START Source data

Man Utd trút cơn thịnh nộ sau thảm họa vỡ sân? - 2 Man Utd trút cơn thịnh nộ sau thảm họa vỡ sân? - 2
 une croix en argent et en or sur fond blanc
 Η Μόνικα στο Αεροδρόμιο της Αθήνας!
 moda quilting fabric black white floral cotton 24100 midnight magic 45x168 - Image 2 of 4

END Source data

→ What is being asked: Copy the full listing verbatim.

→ Result of this task:
Man Utd trút cơn thịnh nộ sau thảm họa vỡ sân? - 2 Man Utd trút cơn thịnh nộ sau thảm họa vỡ sân? - 2
 une croix en argent et en or sur fond blanc
 Η Μόνικα στο Αεροδρόμιο της Αθήνας!
 moda quilting fabric black white floral cotton 24100 midnight magic 45x168 - Image 2 of 4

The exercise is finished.